Go through the listing and copy every line word for word.

━━━━━ Data for the task

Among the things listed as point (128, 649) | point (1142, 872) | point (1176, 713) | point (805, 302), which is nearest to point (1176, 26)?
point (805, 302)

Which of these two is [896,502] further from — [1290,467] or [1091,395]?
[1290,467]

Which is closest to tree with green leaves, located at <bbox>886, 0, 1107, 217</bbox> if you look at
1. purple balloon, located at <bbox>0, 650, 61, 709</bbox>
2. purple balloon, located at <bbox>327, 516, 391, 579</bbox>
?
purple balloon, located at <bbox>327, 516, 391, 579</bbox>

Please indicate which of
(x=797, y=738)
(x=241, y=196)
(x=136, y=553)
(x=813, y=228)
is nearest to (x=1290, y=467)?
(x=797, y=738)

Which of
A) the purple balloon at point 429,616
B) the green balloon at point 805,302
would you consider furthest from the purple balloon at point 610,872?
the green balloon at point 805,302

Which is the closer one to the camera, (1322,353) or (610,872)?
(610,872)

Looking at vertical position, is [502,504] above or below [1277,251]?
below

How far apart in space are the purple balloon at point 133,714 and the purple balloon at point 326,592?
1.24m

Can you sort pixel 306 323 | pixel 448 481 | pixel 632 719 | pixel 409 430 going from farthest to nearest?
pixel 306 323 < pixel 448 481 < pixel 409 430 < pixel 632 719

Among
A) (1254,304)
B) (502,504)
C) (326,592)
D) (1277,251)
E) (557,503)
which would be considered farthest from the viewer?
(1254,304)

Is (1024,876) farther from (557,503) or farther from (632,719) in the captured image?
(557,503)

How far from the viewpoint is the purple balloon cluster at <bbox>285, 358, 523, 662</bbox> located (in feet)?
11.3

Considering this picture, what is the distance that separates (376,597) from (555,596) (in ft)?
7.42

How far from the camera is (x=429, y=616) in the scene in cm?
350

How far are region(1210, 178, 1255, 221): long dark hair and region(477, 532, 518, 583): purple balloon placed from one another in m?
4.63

━━━━━━━━━━

* Answer to this exercise:
Among the things listed as point (128, 649) | point (1142, 872) | point (1176, 713) | point (805, 302), which is nearest to point (1176, 26)?
point (805, 302)

Which of these two is [896,502] further from — [1290,467] or [1091,395]?
[1290,467]

Which is closest to tree with green leaves, located at <bbox>886, 0, 1107, 217</bbox> if you look at
1. purple balloon, located at <bbox>0, 650, 61, 709</bbox>
2. purple balloon, located at <bbox>327, 516, 391, 579</bbox>
?
purple balloon, located at <bbox>327, 516, 391, 579</bbox>

Please indicate which of
(x=797, y=738)
(x=241, y=196)
(x=136, y=553)
(x=813, y=228)
is nearest to (x=1290, y=467)?
(x=797, y=738)

Which of
A) the purple balloon at point 429,616
B) the green balloon at point 805,302
would you consider furthest from the purple balloon at point 610,872?
the green balloon at point 805,302

Which is the closer one to the camera, (1322,353) or (610,872)?
(610,872)

Looking at vertical position, is [502,504] above or below [1277,251]?
below

How far apart in space are the purple balloon at point 133,714 and the purple balloon at point 326,592?
1.24m

Can you sort pixel 306 323 | pixel 448 481 | pixel 632 719 | pixel 409 430 going from farthest to nearest?
pixel 306 323 < pixel 448 481 < pixel 409 430 < pixel 632 719

Among
A) (1254,304)
B) (502,504)
C) (326,592)
D) (1277,251)
E) (557,503)
which would be considered farthest from the viewer?
(1254,304)

Is (1024,876) farther from (557,503) or farther from (632,719) in the captured image?
(557,503)

How far from the viewpoint is the purple balloon cluster at <bbox>285, 358, 523, 662</bbox> located (in feet)?
11.3

Considering this picture, what is the distance that separates (376,597) from (555,596) (in ft)?
7.42

How far from the camera is (x=429, y=616) in the scene in cm?
350

How far are region(1210, 178, 1255, 221): long dark hair and region(477, 532, 518, 583): purple balloon placed from one another in m?
4.63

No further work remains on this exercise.